State v. Ernst (Consolidated w/20060251) 2007 ND 11
Docket No.: 20060250
Filing Date: 2/1/2007
Case Type: Appeal - Criminal - Misc. Felony
Author: Per Curiam

Highlight: District court order denying a motion to correct a sentence is summarily affirmed under N.D.R.App.P. 35.1(a)(4) and (7).

Ehrhardt v. N.D. Dept. of Transportation 2007 ND 10
Docket No.: 20060255
Filing Date: 2/1/2007
Case Type: Appeal - Administrative - Department of Transportation
Author: Per Curiam

Highlight: Suspension of driver's license summarily affirmed under N.D.R.App.P. 35.1(a)(5).

ND State Board of Medical Examiners v. Hsu 2007 ND 9
Docket No.: 20060134
Filing Date: 1/23/2007
Case Type: Appeal - Civil - Administrative Proceeding
Author: VandeWalle, Gerald

Highlight: The preponderance of evidence standard of proof for administrative disciplinary proceedings against a physician does not violate due process or equal protection.
A party to an administrative proceeding is not denied due process because the agency performs all three functions of investigation, prosecution, and adjudication.
The determination of the appropriate sanction to be imposed by the Board of Medical Examiners in a disciplinary proceeding is a matter of discretion.
A petitioner for writ of mandamus must demonstrate a clear legal right to the act sought to be compelled and no other plain, speedy, and adequate remedy in the ordinary course of law.
Mandamus may not be issued to compel an official's discretionary acts.

Disciplinary Board v.

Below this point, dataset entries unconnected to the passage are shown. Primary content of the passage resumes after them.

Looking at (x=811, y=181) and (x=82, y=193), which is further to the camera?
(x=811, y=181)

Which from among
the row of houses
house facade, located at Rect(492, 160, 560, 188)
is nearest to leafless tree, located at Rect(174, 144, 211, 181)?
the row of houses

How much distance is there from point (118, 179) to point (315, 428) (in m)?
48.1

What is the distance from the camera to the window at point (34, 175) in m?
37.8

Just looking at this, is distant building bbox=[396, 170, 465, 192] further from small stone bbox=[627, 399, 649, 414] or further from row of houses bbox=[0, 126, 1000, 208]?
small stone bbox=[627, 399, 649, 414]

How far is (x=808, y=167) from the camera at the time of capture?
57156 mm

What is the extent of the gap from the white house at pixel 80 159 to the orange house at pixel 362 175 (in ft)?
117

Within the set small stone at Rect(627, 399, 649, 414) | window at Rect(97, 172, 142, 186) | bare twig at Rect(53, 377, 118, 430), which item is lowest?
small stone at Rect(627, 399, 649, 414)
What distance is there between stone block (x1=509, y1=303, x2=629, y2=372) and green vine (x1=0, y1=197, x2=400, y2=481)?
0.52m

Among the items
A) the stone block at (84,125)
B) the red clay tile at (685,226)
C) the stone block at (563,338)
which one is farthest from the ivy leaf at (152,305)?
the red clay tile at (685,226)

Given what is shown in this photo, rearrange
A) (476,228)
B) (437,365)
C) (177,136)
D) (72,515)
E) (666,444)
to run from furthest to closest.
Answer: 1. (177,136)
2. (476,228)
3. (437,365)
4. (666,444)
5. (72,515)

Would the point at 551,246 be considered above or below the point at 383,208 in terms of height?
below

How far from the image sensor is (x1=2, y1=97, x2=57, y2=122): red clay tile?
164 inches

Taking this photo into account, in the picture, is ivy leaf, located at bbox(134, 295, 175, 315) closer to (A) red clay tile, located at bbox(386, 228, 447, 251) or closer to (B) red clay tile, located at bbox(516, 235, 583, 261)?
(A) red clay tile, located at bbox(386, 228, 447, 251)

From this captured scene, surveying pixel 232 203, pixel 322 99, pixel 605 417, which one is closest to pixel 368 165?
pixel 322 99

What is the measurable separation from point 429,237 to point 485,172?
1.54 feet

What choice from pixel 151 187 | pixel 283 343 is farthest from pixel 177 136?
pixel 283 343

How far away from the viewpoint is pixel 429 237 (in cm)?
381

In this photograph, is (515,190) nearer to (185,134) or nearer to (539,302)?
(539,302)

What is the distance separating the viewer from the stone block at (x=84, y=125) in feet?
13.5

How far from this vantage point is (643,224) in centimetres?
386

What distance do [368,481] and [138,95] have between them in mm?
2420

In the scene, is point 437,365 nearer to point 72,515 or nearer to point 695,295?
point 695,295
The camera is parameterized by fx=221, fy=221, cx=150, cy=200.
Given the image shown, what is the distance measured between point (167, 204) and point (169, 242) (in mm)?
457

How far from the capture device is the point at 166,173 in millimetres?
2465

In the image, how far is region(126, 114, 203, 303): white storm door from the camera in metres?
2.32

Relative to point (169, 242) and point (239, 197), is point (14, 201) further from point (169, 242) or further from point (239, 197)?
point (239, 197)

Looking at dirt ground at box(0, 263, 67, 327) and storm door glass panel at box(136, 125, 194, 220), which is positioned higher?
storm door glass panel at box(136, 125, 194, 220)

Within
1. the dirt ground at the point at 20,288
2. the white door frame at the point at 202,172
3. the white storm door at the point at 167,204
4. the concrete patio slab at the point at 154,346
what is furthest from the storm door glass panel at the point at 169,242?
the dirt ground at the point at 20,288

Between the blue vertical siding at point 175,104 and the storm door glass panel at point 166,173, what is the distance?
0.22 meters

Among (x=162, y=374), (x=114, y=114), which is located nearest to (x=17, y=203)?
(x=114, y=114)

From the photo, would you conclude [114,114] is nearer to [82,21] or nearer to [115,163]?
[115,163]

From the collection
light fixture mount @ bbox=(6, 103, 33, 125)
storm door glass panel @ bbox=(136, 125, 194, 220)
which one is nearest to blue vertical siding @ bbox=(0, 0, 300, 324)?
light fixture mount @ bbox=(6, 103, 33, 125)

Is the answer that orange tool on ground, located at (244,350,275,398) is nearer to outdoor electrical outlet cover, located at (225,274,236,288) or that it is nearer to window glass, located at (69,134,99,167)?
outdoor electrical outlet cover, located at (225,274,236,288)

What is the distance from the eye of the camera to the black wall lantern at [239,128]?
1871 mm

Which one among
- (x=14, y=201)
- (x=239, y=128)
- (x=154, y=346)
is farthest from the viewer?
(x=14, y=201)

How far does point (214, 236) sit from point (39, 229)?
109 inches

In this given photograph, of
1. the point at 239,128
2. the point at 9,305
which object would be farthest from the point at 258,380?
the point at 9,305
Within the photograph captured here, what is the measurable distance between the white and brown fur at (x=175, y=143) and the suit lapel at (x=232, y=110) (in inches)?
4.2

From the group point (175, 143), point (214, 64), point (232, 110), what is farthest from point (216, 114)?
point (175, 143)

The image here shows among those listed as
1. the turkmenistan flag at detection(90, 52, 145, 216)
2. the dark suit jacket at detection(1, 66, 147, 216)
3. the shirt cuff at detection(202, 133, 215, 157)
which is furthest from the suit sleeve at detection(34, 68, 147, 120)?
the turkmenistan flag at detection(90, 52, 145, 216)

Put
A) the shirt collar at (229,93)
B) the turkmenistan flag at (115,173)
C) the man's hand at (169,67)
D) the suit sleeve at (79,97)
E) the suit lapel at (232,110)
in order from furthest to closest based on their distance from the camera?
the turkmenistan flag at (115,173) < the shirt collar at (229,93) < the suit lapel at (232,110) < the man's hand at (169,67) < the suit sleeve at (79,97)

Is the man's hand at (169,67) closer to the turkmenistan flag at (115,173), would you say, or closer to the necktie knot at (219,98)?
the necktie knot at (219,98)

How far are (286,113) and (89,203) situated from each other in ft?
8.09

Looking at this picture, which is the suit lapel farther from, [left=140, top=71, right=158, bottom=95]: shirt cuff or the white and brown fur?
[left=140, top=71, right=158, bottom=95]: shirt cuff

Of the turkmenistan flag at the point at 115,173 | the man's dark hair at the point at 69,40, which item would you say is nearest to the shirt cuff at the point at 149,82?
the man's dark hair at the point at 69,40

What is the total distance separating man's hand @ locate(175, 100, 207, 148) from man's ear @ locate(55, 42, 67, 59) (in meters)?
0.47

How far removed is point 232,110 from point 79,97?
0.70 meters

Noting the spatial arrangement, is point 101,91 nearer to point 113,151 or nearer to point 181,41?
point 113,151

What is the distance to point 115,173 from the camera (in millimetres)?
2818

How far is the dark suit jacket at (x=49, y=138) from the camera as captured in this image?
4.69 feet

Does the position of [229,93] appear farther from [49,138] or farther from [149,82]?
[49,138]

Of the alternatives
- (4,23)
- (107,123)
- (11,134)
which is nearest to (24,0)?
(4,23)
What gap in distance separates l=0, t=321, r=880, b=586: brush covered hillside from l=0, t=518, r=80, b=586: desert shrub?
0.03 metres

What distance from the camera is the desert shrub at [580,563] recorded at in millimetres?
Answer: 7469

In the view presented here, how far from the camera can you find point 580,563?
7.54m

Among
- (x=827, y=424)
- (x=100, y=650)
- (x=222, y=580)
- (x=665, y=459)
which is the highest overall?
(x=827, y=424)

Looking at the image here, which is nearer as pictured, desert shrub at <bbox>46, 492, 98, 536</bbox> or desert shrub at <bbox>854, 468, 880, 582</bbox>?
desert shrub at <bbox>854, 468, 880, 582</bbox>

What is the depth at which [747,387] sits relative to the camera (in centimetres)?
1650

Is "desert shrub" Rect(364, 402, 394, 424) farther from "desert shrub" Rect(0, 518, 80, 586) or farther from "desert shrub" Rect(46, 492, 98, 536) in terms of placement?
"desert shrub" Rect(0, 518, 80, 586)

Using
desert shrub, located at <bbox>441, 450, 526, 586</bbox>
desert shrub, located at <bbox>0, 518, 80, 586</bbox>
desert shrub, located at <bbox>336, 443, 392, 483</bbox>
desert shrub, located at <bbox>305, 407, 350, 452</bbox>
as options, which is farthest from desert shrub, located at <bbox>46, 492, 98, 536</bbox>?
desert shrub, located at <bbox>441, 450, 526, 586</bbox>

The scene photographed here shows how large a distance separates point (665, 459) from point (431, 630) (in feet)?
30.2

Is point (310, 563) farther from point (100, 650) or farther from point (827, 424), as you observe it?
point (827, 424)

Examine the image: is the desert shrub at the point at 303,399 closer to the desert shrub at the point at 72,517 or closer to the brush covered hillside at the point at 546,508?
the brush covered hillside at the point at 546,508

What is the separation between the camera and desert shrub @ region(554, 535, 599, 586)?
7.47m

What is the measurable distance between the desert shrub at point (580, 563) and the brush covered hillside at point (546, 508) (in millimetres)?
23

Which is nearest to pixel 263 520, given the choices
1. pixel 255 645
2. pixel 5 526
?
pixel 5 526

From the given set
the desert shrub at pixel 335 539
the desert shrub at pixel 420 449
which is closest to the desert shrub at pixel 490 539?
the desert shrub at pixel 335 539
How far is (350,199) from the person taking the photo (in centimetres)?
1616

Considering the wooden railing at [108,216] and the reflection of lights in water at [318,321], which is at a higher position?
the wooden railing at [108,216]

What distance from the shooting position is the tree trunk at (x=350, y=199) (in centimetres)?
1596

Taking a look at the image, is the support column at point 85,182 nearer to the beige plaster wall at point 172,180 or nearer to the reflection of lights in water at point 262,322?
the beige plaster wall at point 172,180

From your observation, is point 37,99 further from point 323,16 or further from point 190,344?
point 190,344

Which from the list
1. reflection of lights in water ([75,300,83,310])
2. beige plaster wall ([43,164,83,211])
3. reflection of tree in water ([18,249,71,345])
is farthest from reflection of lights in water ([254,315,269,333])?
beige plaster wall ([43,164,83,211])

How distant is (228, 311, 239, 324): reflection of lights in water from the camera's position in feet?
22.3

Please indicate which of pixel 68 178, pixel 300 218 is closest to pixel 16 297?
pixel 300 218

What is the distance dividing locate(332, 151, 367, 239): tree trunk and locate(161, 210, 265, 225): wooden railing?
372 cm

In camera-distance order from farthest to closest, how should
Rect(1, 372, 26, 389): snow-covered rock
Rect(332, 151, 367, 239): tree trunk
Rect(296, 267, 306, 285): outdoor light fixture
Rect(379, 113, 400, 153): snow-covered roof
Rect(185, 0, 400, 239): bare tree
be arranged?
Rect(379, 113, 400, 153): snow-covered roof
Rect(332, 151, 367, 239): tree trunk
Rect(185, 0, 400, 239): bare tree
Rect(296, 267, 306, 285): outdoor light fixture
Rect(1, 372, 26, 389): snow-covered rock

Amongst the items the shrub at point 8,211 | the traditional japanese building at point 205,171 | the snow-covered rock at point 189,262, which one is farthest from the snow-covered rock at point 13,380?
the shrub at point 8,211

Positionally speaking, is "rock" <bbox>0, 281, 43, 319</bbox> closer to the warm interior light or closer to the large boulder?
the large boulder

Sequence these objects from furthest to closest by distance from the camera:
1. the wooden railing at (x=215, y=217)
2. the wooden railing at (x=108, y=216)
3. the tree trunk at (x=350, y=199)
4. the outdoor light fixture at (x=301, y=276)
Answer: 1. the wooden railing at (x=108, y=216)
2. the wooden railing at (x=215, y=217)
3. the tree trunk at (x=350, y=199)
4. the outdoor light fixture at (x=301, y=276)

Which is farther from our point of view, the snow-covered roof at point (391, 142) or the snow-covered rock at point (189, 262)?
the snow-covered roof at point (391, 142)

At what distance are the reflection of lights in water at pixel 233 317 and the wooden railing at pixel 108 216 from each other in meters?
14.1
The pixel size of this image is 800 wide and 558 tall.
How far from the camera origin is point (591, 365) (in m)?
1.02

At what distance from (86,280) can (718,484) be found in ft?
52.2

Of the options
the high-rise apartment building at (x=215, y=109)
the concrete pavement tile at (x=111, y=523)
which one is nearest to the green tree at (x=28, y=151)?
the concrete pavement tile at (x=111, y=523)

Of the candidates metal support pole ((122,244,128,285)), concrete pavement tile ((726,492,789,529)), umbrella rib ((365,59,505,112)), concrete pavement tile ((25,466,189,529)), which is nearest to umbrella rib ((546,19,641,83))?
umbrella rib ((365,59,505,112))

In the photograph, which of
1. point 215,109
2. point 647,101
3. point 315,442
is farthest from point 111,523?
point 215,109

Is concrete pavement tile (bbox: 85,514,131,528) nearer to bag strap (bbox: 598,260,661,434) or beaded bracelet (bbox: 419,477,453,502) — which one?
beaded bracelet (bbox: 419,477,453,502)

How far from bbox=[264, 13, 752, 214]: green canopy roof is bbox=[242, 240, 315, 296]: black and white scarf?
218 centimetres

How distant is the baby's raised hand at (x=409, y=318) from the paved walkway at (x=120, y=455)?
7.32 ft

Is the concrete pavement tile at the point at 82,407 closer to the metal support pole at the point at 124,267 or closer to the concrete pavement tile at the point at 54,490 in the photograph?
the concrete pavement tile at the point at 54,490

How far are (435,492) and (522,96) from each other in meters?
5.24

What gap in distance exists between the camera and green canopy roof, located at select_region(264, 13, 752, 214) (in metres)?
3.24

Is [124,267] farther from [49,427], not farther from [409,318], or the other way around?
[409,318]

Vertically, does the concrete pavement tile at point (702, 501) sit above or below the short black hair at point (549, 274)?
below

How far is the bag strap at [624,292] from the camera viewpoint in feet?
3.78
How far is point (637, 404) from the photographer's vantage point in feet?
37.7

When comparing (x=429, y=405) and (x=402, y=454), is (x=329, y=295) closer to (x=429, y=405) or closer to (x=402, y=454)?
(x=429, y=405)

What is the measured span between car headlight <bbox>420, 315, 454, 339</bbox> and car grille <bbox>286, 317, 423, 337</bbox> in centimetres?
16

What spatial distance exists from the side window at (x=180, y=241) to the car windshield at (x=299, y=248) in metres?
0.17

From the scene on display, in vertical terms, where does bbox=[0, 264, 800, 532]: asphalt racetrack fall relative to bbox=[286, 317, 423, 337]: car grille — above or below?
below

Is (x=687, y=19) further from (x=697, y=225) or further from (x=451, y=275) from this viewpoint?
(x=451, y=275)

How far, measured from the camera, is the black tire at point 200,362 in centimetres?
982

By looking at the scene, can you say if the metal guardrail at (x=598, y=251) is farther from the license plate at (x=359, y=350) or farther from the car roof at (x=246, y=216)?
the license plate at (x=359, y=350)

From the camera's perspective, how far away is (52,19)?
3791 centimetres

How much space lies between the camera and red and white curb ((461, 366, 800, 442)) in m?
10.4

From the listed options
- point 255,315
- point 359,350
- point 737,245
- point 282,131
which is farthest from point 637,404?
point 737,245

Buresh 2007 ND 8
Docket No.: 20060230
Filing Date: 1/16/2007
Case Type: Discipline - Attorney - Original Proceeding
Author: Per Curiam

Highlight: Disbarment is appropriate when a lawyer knowingly converts client property and causes injury or potential injury to a client; when a lawyer knowingly deceives a client with the intent to benefit the lawyer and causes serious or potentially serious injury to a client; and when a lawyer engages in serious conduct a necessary element of which includes misrepresentation, extortion, misappropriation, or theft.
Under the North Dakota Standards Imposing Lawyer Sanctions, disbarment is allowed for one instance of stealing from a client or lying to a client for the lawyer's benefit.
A lawyer's conversion of a client's funds to his own use is impossible to condone and is one of the least excusable acts of misconduct for which a lawyer can be disciplined.
A lawyer may be disciplined for committing a criminal act that reflects adversely on the lawyer's honesty, trustworthiness, or fitness as a lawyer. A criminal conviction is not a condition precedent to a discipline proceeding when the facts themselves warrant discipline.